While Peter and Sam seek the truth, they are clearly pulled in different directions due to their own biases. The series builds its central mystery around a mountain of circumstantial evidence and the two latch onto certain leads much like a viewer would and uses it to justify some very damaging opinions about their suspect pool. The idea that opinion is more important than actual facts is never far from the shows writers minds as seemingly incontrovertible proof is proven to be wishful thinking on more than one occasion. The twists and turns are ones we are driven towards, directed to by Peter and Sam, not really made on our own. The series is manipulative because, as they point out on multiple occasions, that is their stock-in-trade.
Coming off a strong opening, the mystery of who the criminal is, a man who calls himself The Turd Burglar, is one that not only feels more compelling than the first go around but it feels more developed. The series is populated by well-rounded characters from basketball star DeMarcus (Melvin Gregg), rich kid Jenna (Kiah Stern) and unfortunate scapegoat Kevin (Travis Tope). The suspect pool is full of people with things to hide but also reasons to empathise with them. These are imperfect kids that haven’t learnt how to cope with life.
The surprise here was that the fact this story has an actual ending. While seeking answers to who committed the crime in the first series, they never got conclusive proof of who drew over the teachers cars.
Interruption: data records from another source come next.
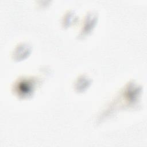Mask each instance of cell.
<instances>
[{"instance_id":"1","label":"cell","mask_w":147,"mask_h":147,"mask_svg":"<svg viewBox=\"0 0 147 147\" xmlns=\"http://www.w3.org/2000/svg\"><path fill=\"white\" fill-rule=\"evenodd\" d=\"M15 52L13 54V58L17 60L24 59L29 55L30 49V47L25 44H21L18 45L14 50Z\"/></svg>"},{"instance_id":"2","label":"cell","mask_w":147,"mask_h":147,"mask_svg":"<svg viewBox=\"0 0 147 147\" xmlns=\"http://www.w3.org/2000/svg\"><path fill=\"white\" fill-rule=\"evenodd\" d=\"M96 18V16L92 13H90L87 15V17L85 19V23L84 24V28L82 32L83 33L82 36L85 35L91 30L92 28L95 24Z\"/></svg>"}]
</instances>
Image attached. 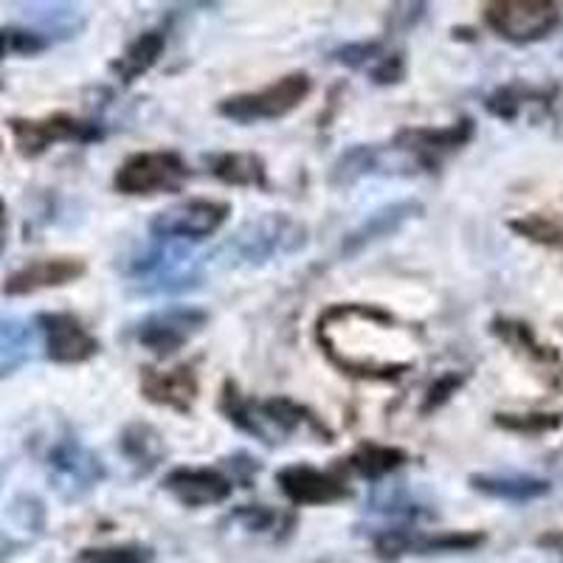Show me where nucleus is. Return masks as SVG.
<instances>
[{"label": "nucleus", "instance_id": "1", "mask_svg": "<svg viewBox=\"0 0 563 563\" xmlns=\"http://www.w3.org/2000/svg\"><path fill=\"white\" fill-rule=\"evenodd\" d=\"M220 411L229 417L231 426H238L256 440L274 442L276 437H290L299 429H310L321 437V442L333 440V431L327 429L321 417H316L308 406L296 404L290 397H268V400H249L238 389L234 380H225L220 395Z\"/></svg>", "mask_w": 563, "mask_h": 563}, {"label": "nucleus", "instance_id": "2", "mask_svg": "<svg viewBox=\"0 0 563 563\" xmlns=\"http://www.w3.org/2000/svg\"><path fill=\"white\" fill-rule=\"evenodd\" d=\"M308 245V229L299 220L271 211L251 220L231 238L229 251L238 263H265L276 254H296Z\"/></svg>", "mask_w": 563, "mask_h": 563}, {"label": "nucleus", "instance_id": "3", "mask_svg": "<svg viewBox=\"0 0 563 563\" xmlns=\"http://www.w3.org/2000/svg\"><path fill=\"white\" fill-rule=\"evenodd\" d=\"M313 82L308 74H288V77L276 79L265 90H254V93H238L220 102V115L240 124L254 122H271V119H282V115L294 113L305 99L310 97Z\"/></svg>", "mask_w": 563, "mask_h": 563}, {"label": "nucleus", "instance_id": "4", "mask_svg": "<svg viewBox=\"0 0 563 563\" xmlns=\"http://www.w3.org/2000/svg\"><path fill=\"white\" fill-rule=\"evenodd\" d=\"M563 12L552 0H499L487 3L485 23L510 43H536L550 37Z\"/></svg>", "mask_w": 563, "mask_h": 563}, {"label": "nucleus", "instance_id": "5", "mask_svg": "<svg viewBox=\"0 0 563 563\" xmlns=\"http://www.w3.org/2000/svg\"><path fill=\"white\" fill-rule=\"evenodd\" d=\"M192 175L178 153H135L115 169L113 186L122 195H158L178 192L184 180Z\"/></svg>", "mask_w": 563, "mask_h": 563}, {"label": "nucleus", "instance_id": "6", "mask_svg": "<svg viewBox=\"0 0 563 563\" xmlns=\"http://www.w3.org/2000/svg\"><path fill=\"white\" fill-rule=\"evenodd\" d=\"M14 135V147L23 158H37L45 150L70 141V144H93L104 139V130L97 122H82L68 113H52L45 119H9Z\"/></svg>", "mask_w": 563, "mask_h": 563}, {"label": "nucleus", "instance_id": "7", "mask_svg": "<svg viewBox=\"0 0 563 563\" xmlns=\"http://www.w3.org/2000/svg\"><path fill=\"white\" fill-rule=\"evenodd\" d=\"M45 471L54 490L65 499H79L104 476L102 462L77 437H59L45 451Z\"/></svg>", "mask_w": 563, "mask_h": 563}, {"label": "nucleus", "instance_id": "8", "mask_svg": "<svg viewBox=\"0 0 563 563\" xmlns=\"http://www.w3.org/2000/svg\"><path fill=\"white\" fill-rule=\"evenodd\" d=\"M474 139V119H460L449 128H411L395 135V150L406 155L411 169L434 173L449 155L460 153L467 141Z\"/></svg>", "mask_w": 563, "mask_h": 563}, {"label": "nucleus", "instance_id": "9", "mask_svg": "<svg viewBox=\"0 0 563 563\" xmlns=\"http://www.w3.org/2000/svg\"><path fill=\"white\" fill-rule=\"evenodd\" d=\"M229 214L231 206L223 200H184L169 209H161L150 220V231L155 240H206L223 229Z\"/></svg>", "mask_w": 563, "mask_h": 563}, {"label": "nucleus", "instance_id": "10", "mask_svg": "<svg viewBox=\"0 0 563 563\" xmlns=\"http://www.w3.org/2000/svg\"><path fill=\"white\" fill-rule=\"evenodd\" d=\"M206 321H209V313L200 308H169L135 324L133 335L144 350H150L158 358H169L173 352H178L198 333Z\"/></svg>", "mask_w": 563, "mask_h": 563}, {"label": "nucleus", "instance_id": "11", "mask_svg": "<svg viewBox=\"0 0 563 563\" xmlns=\"http://www.w3.org/2000/svg\"><path fill=\"white\" fill-rule=\"evenodd\" d=\"M45 355L54 364H85L99 352V339L70 313H43L37 319Z\"/></svg>", "mask_w": 563, "mask_h": 563}, {"label": "nucleus", "instance_id": "12", "mask_svg": "<svg viewBox=\"0 0 563 563\" xmlns=\"http://www.w3.org/2000/svg\"><path fill=\"white\" fill-rule=\"evenodd\" d=\"M276 485L288 496L294 505L316 507V505H335V501L350 499L352 490L341 476L330 471H319L313 465L296 462V465L276 471Z\"/></svg>", "mask_w": 563, "mask_h": 563}, {"label": "nucleus", "instance_id": "13", "mask_svg": "<svg viewBox=\"0 0 563 563\" xmlns=\"http://www.w3.org/2000/svg\"><path fill=\"white\" fill-rule=\"evenodd\" d=\"M88 265L79 256H45V260H34V263L23 265V268L12 271L3 282V294L7 296H29L37 290L63 288L85 276Z\"/></svg>", "mask_w": 563, "mask_h": 563}, {"label": "nucleus", "instance_id": "14", "mask_svg": "<svg viewBox=\"0 0 563 563\" xmlns=\"http://www.w3.org/2000/svg\"><path fill=\"white\" fill-rule=\"evenodd\" d=\"M164 490L173 493L184 507L223 505L234 485L218 467H175L164 476Z\"/></svg>", "mask_w": 563, "mask_h": 563}, {"label": "nucleus", "instance_id": "15", "mask_svg": "<svg viewBox=\"0 0 563 563\" xmlns=\"http://www.w3.org/2000/svg\"><path fill=\"white\" fill-rule=\"evenodd\" d=\"M198 375L192 364H180L175 369H144L141 372V395L150 404L167 406L175 411H189L198 400Z\"/></svg>", "mask_w": 563, "mask_h": 563}, {"label": "nucleus", "instance_id": "16", "mask_svg": "<svg viewBox=\"0 0 563 563\" xmlns=\"http://www.w3.org/2000/svg\"><path fill=\"white\" fill-rule=\"evenodd\" d=\"M417 214H422V203H417V200H400V203L384 206V209L375 211L364 225H358V229L352 231L350 238L344 240V254H358L366 245L389 238V234L404 229L409 220H415Z\"/></svg>", "mask_w": 563, "mask_h": 563}, {"label": "nucleus", "instance_id": "17", "mask_svg": "<svg viewBox=\"0 0 563 563\" xmlns=\"http://www.w3.org/2000/svg\"><path fill=\"white\" fill-rule=\"evenodd\" d=\"M471 487L501 501H532L550 493V482L525 474H474L471 476Z\"/></svg>", "mask_w": 563, "mask_h": 563}, {"label": "nucleus", "instance_id": "18", "mask_svg": "<svg viewBox=\"0 0 563 563\" xmlns=\"http://www.w3.org/2000/svg\"><path fill=\"white\" fill-rule=\"evenodd\" d=\"M164 48H167V34L158 32V29L139 34V37L128 45V52L110 65V70H113L122 82H135V79L144 77V74L158 63Z\"/></svg>", "mask_w": 563, "mask_h": 563}, {"label": "nucleus", "instance_id": "19", "mask_svg": "<svg viewBox=\"0 0 563 563\" xmlns=\"http://www.w3.org/2000/svg\"><path fill=\"white\" fill-rule=\"evenodd\" d=\"M206 167L218 180L229 186H260L268 184L265 161L251 153H214L206 155Z\"/></svg>", "mask_w": 563, "mask_h": 563}, {"label": "nucleus", "instance_id": "20", "mask_svg": "<svg viewBox=\"0 0 563 563\" xmlns=\"http://www.w3.org/2000/svg\"><path fill=\"white\" fill-rule=\"evenodd\" d=\"M119 445H122V454L128 456L130 465H135L139 474H150L164 460V454H167L161 434L153 426H147V422H130L128 429L122 431Z\"/></svg>", "mask_w": 563, "mask_h": 563}, {"label": "nucleus", "instance_id": "21", "mask_svg": "<svg viewBox=\"0 0 563 563\" xmlns=\"http://www.w3.org/2000/svg\"><path fill=\"white\" fill-rule=\"evenodd\" d=\"M404 462L406 451L391 449V445H380V442H361L358 449L350 454V460H346V467H350L355 476H361V479L380 482L389 474H395Z\"/></svg>", "mask_w": 563, "mask_h": 563}, {"label": "nucleus", "instance_id": "22", "mask_svg": "<svg viewBox=\"0 0 563 563\" xmlns=\"http://www.w3.org/2000/svg\"><path fill=\"white\" fill-rule=\"evenodd\" d=\"M493 335H499L507 346L512 350H519L521 355H527L530 361L536 364H544V366H558L561 364V352L555 346H547L538 341L536 330L525 321H516V319H496L493 321Z\"/></svg>", "mask_w": 563, "mask_h": 563}, {"label": "nucleus", "instance_id": "23", "mask_svg": "<svg viewBox=\"0 0 563 563\" xmlns=\"http://www.w3.org/2000/svg\"><path fill=\"white\" fill-rule=\"evenodd\" d=\"M389 167V153L384 147H369V144H358V147L346 150L339 161H335L330 180L335 186H352L358 184L361 178L380 173Z\"/></svg>", "mask_w": 563, "mask_h": 563}, {"label": "nucleus", "instance_id": "24", "mask_svg": "<svg viewBox=\"0 0 563 563\" xmlns=\"http://www.w3.org/2000/svg\"><path fill=\"white\" fill-rule=\"evenodd\" d=\"M550 99L552 97L550 93H544V90L516 82V85H505V88L496 90V93H493V97L485 102V108L490 110L493 115L505 119V122H512V119H516V115L527 108V104H550Z\"/></svg>", "mask_w": 563, "mask_h": 563}, {"label": "nucleus", "instance_id": "25", "mask_svg": "<svg viewBox=\"0 0 563 563\" xmlns=\"http://www.w3.org/2000/svg\"><path fill=\"white\" fill-rule=\"evenodd\" d=\"M32 346V330L23 321L0 319V375L18 369Z\"/></svg>", "mask_w": 563, "mask_h": 563}, {"label": "nucleus", "instance_id": "26", "mask_svg": "<svg viewBox=\"0 0 563 563\" xmlns=\"http://www.w3.org/2000/svg\"><path fill=\"white\" fill-rule=\"evenodd\" d=\"M510 229L521 238L532 240V243L550 245V249L563 251V223L555 218H547V214H527L521 220H512Z\"/></svg>", "mask_w": 563, "mask_h": 563}, {"label": "nucleus", "instance_id": "27", "mask_svg": "<svg viewBox=\"0 0 563 563\" xmlns=\"http://www.w3.org/2000/svg\"><path fill=\"white\" fill-rule=\"evenodd\" d=\"M234 521H240V527H245L249 532H276V536H288V527L294 525V516H285L279 510H271V507H240L234 512Z\"/></svg>", "mask_w": 563, "mask_h": 563}, {"label": "nucleus", "instance_id": "28", "mask_svg": "<svg viewBox=\"0 0 563 563\" xmlns=\"http://www.w3.org/2000/svg\"><path fill=\"white\" fill-rule=\"evenodd\" d=\"M496 426L516 434H547L563 426V415H544V411H530V415H496Z\"/></svg>", "mask_w": 563, "mask_h": 563}, {"label": "nucleus", "instance_id": "29", "mask_svg": "<svg viewBox=\"0 0 563 563\" xmlns=\"http://www.w3.org/2000/svg\"><path fill=\"white\" fill-rule=\"evenodd\" d=\"M150 561H153V552L135 544L108 547V550H85L77 555V563H150Z\"/></svg>", "mask_w": 563, "mask_h": 563}, {"label": "nucleus", "instance_id": "30", "mask_svg": "<svg viewBox=\"0 0 563 563\" xmlns=\"http://www.w3.org/2000/svg\"><path fill=\"white\" fill-rule=\"evenodd\" d=\"M462 386H465V375H462V372H445L442 378H437L434 384L426 389L420 411L422 415H431V411H437L442 404H449L451 395H456Z\"/></svg>", "mask_w": 563, "mask_h": 563}, {"label": "nucleus", "instance_id": "31", "mask_svg": "<svg viewBox=\"0 0 563 563\" xmlns=\"http://www.w3.org/2000/svg\"><path fill=\"white\" fill-rule=\"evenodd\" d=\"M538 544L547 547V550H552V552H558V555L563 558V530L547 532V536L538 538Z\"/></svg>", "mask_w": 563, "mask_h": 563}, {"label": "nucleus", "instance_id": "32", "mask_svg": "<svg viewBox=\"0 0 563 563\" xmlns=\"http://www.w3.org/2000/svg\"><path fill=\"white\" fill-rule=\"evenodd\" d=\"M9 52H12V34L0 29V59L7 57Z\"/></svg>", "mask_w": 563, "mask_h": 563}, {"label": "nucleus", "instance_id": "33", "mask_svg": "<svg viewBox=\"0 0 563 563\" xmlns=\"http://www.w3.org/2000/svg\"><path fill=\"white\" fill-rule=\"evenodd\" d=\"M0 234H7V203L0 200Z\"/></svg>", "mask_w": 563, "mask_h": 563}, {"label": "nucleus", "instance_id": "34", "mask_svg": "<svg viewBox=\"0 0 563 563\" xmlns=\"http://www.w3.org/2000/svg\"><path fill=\"white\" fill-rule=\"evenodd\" d=\"M3 245H7V238H3V234H0V251H3Z\"/></svg>", "mask_w": 563, "mask_h": 563}, {"label": "nucleus", "instance_id": "35", "mask_svg": "<svg viewBox=\"0 0 563 563\" xmlns=\"http://www.w3.org/2000/svg\"><path fill=\"white\" fill-rule=\"evenodd\" d=\"M0 150H3V141H0Z\"/></svg>", "mask_w": 563, "mask_h": 563}]
</instances>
While it made for a compelling ending that attacked the central conceit of True Crime shows and that we need to take what we are told with a grain of salt. However here there is an answer, the Turd Burglar is revealed in spectacular fashion and it ends up leaving more questions and problems to ponder. Reaching the end with an answer oddly feels emptier than leaving your options open.
Speaking of the conclusion, Vandal has an ability to mess with its own form in favour of making a point but most viewers will be watching for the shows comedic elements. The problem with this is that the final flurry of episodes transitions the show into a straight drama. The final two episodes in particular jettison any sense of comedy as the true nature of the crime is revealed and the horrific nature of how this community has been abused rears its ugly head. It’s all smartly done but the lack of any humour drags down the final instalments down as it forces viewers to face their own inadequacies.
While its easy to appreciate, Vandal season two is an exercise in changing societal programming. While we spend six episodes laughing at the expense of these characters, something Sam even joins in with at times, the final two episodes made me surprisingly guilty. The show revels in reminding us that there are no victim-less crimes. While we enjoy ourselves at others expense we are dragged down for judging these characters in the end. This might be a way the show acknowledges how we prejudge people based on how they come across but all it really does is point out our hidden prejudices and make us feel bad about them.
However if we are forced to eat our greens once in a blue moon while enjoying ourselves the rest of the time I can live with that ratio. In the end Vandal is unbelievably smart, constructed in a way that provides constant surprises and filled with a cast of excellent performers who are smartly written. Unfortunately there will not be more of this to come but if this really is the end, it’s a strong one.